« Ciné Azur » de Claude Raybaud : 60 ans de cinéma entre mer et soleil
Natif de Nice, Claude Raybaud vient de faire paraître un ouvrage qui célèbre soixante années de cinéma sur la Côte-d’Azur, de La Main au Collet d’Alfred Hitchcock en 1955 à Brillantissime de Michèle Laroque en 2018. Il offre à ses lecteurs une sélection de quarante-cinq longs-métrages (sur plus six cents, selon ses dires), comme une anthologie subjective, donc amoureuse, du septième art.
Dans un joli et rare petit opuscule intitulé Mistral et le soleil dans Mireille (Maison Aubanel père, 1962), le père Norbert Calmels, abbé des Prémontrés de Saint-Michel de Frigolet, écrit : « De famille provençale, Frédéric Mistral a su déchiffrer l’essentiel et l’a mis en évidence, concentré, minuté, contrôlé, sous la vivace splendeur du soleil.

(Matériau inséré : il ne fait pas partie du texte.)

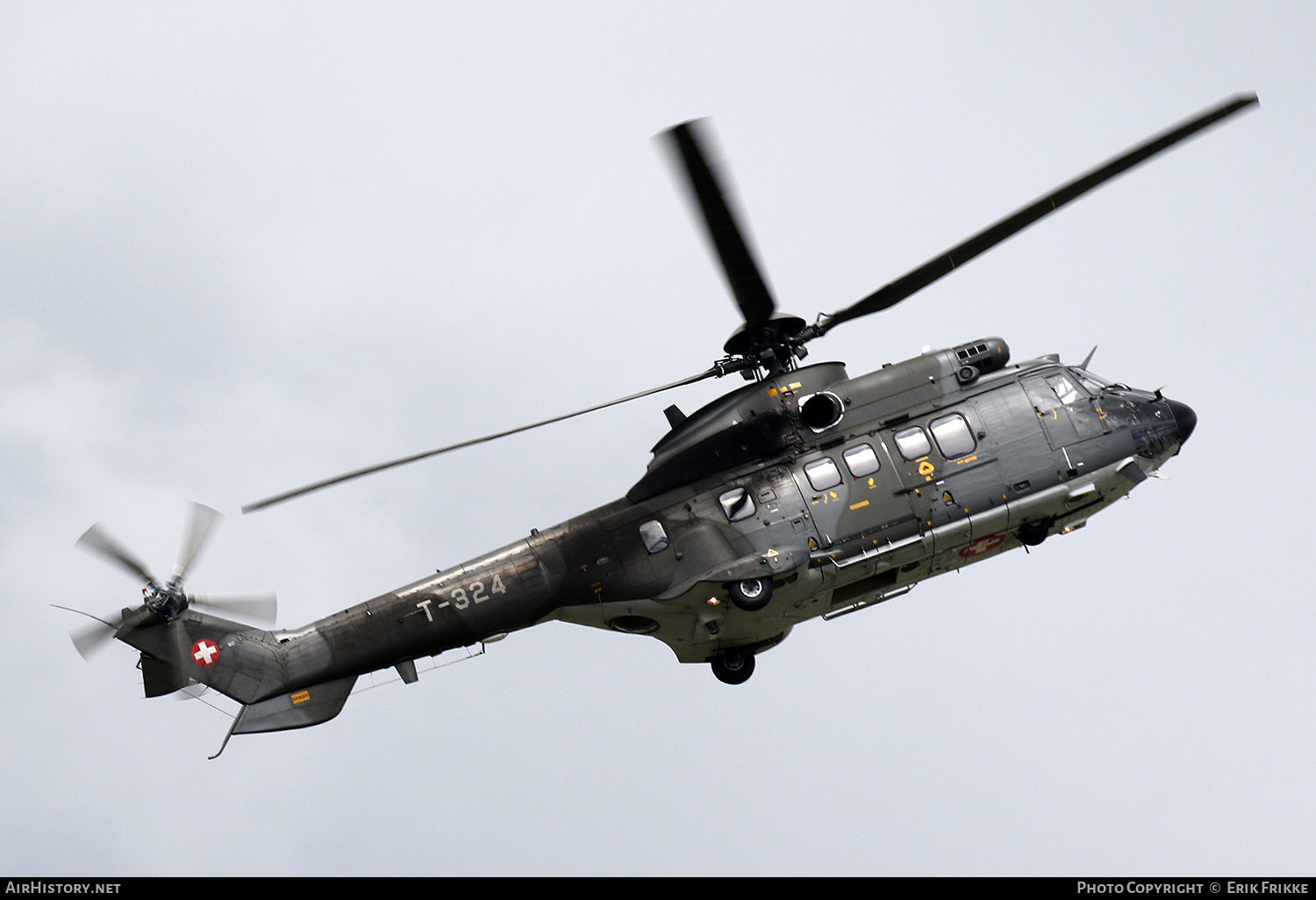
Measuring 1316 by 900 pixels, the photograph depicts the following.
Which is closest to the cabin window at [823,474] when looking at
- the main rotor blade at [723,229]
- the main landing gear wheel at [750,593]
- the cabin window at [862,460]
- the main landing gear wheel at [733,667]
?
the cabin window at [862,460]

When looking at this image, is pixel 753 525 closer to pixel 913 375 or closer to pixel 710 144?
pixel 913 375

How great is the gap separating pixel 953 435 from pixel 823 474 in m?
2.84

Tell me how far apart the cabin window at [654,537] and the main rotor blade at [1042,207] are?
610cm

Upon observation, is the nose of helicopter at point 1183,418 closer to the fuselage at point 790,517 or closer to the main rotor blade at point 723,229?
the fuselage at point 790,517

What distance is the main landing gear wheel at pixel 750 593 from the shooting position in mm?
24953

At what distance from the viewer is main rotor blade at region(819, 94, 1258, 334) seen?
24.1 metres

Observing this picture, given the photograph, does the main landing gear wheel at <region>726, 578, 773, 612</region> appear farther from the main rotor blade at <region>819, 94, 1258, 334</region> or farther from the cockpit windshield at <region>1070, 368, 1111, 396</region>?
the cockpit windshield at <region>1070, 368, 1111, 396</region>

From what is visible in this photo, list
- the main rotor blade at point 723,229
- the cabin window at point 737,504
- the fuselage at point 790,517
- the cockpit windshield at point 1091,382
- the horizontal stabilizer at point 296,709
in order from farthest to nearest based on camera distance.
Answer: the cockpit windshield at point 1091,382
the cabin window at point 737,504
the fuselage at point 790,517
the horizontal stabilizer at point 296,709
the main rotor blade at point 723,229

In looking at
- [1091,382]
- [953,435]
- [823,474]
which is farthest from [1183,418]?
[823,474]

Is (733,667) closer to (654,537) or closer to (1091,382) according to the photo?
(654,537)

En effet, c’est bien le soleil qui fait tout ; sans le miracle de la lumière, nous n’aurions ni Mistral ni Mireille. »
Nous aurions envie d’ajouter : ni les nombreux tableaux de Van Gogh et Cézanne, ni le merveilleux Au hasard Balthazar de Robert Bresson (1966), ni les romans pierreux de Jean Giono, ni l’exubérance littéraire d’Edmond Rostand, ni l’enchantement de Marcel Pagnol…
« Le seul menteur du Midi » qu’est ce soleil hâbleur, selon l’expression d’Alphonse Daudet, imprègne nécessairement toute œuvre qui s’ancre dans le sud-est de la France. La terre peut être provençale ou niçoise, le soleil reste impitoyablement méditerranéen, frappant les esprits, parfois jusqu’à la folie, les cœurs, jusqu’à la passion, et les langues, jusqu’à l’hypertrophie.

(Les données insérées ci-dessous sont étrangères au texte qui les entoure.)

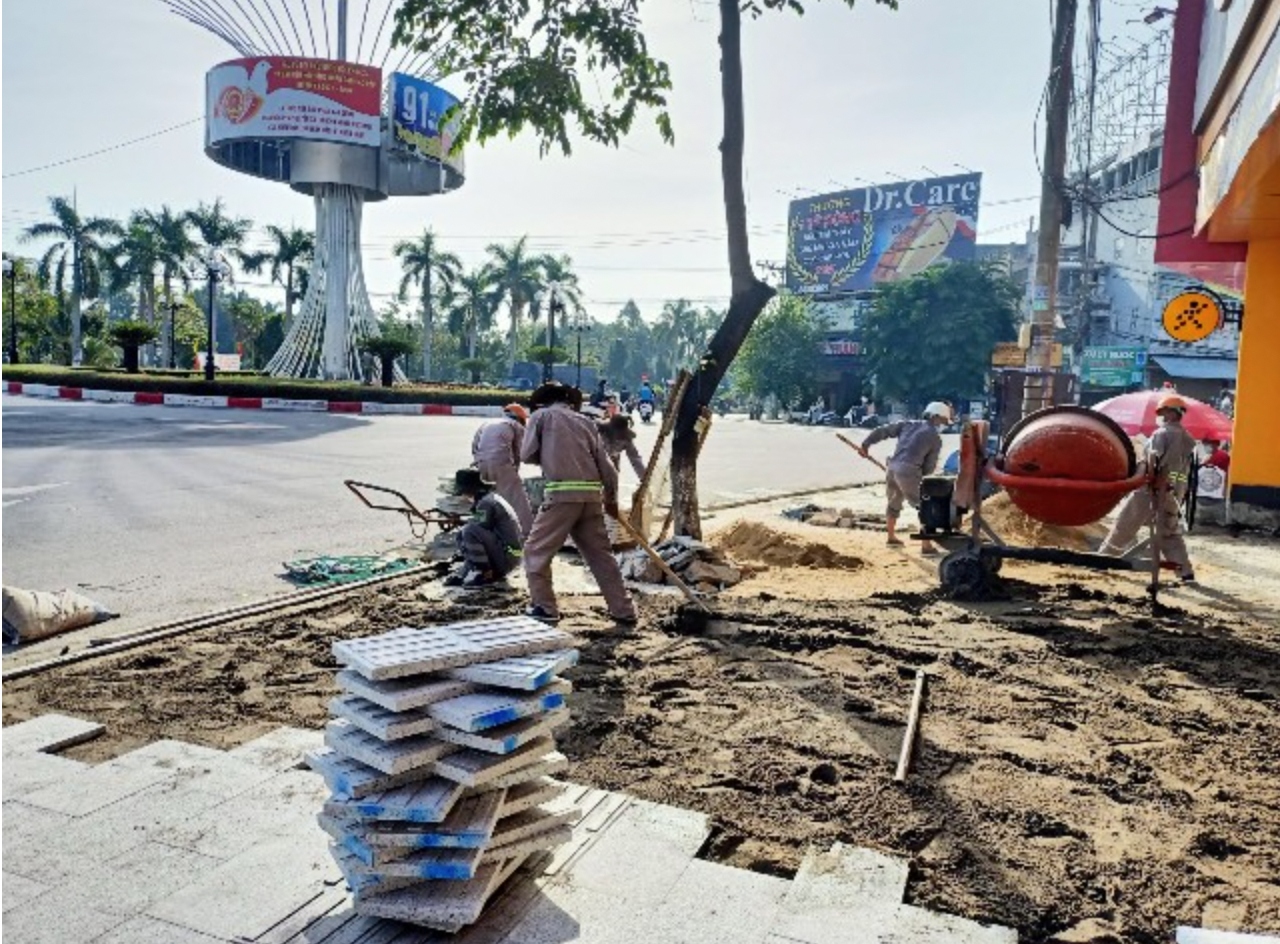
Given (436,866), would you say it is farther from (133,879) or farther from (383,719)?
(133,879)

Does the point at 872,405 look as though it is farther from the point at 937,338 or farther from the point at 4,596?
the point at 4,596

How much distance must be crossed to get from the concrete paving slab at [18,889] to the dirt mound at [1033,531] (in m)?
10.0

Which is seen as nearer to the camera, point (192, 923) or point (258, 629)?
point (192, 923)

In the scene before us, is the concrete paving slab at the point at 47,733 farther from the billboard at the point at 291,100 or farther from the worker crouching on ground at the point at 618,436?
the billboard at the point at 291,100

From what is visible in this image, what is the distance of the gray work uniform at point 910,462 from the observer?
1084 centimetres

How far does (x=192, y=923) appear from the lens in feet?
8.87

Ce soleil se retrouve dans bien des films sélectionnés par Claude Raybaud dans son anthologie cinématographique, Ciné Azur. 60 ans de cinéma sur la Côte d’Azur. Celle-ci ne comprend cependant pas l’ensemble de la Provence, mais se concentre essentiellement, comme son titre l’indique, sur la Côte d’Azur, cette portion du littoral mal définie qui s’étendrait des îles d’Hyères (Porquerolles, Port-Cros et Levant), voire de Cassis, à la frontière franco-italienne.

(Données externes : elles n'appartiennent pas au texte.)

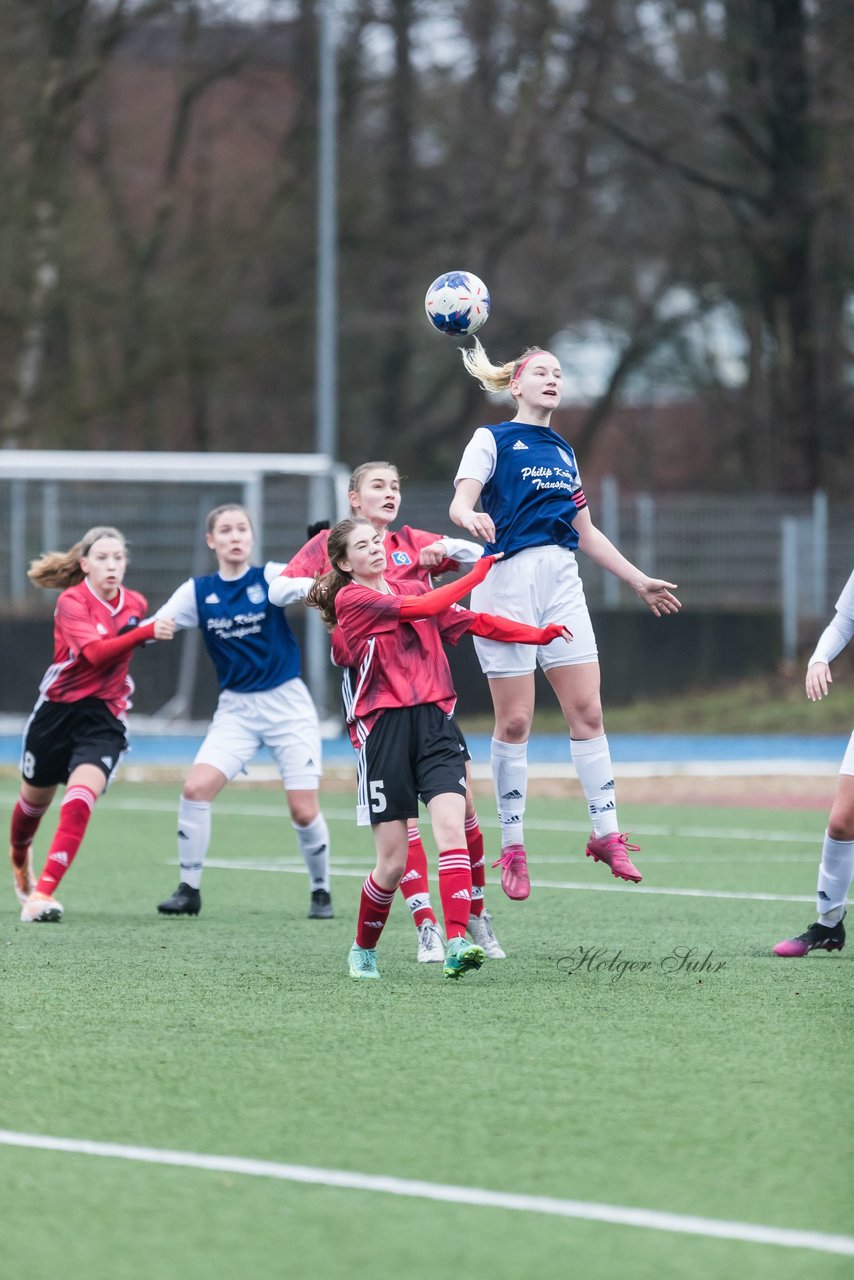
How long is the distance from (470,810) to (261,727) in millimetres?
1884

C’est-à-dire que l’implacable soleil s’abattant sur la calebasse est tempéré par l’horizon azuré qui se déploie à perte de vue. Les studios de la Victorine, légèrement en retrait du littoral, sur une colline semi-urbaine de Nice, en sont la parfaite synthèse, que La nuit américaine de François Truffaut met si bien en exergue. Ces studios, créés en 1919, jouèrent un rôle cinématographique majeur, notamment pendant la Seconde Guerre mondiale. Claude Raybaud, dans l’introduction de son ouvrage et dans la double page qu’il consacre au film de Truffaut, prend le temps de nous expliquer l’histoire et la topographie des lieux – comme de chaque lieu, ce qui en fait un ouvrage particulièrement fouillé sur chacun des bâtiments emblématiques investis par le septième art.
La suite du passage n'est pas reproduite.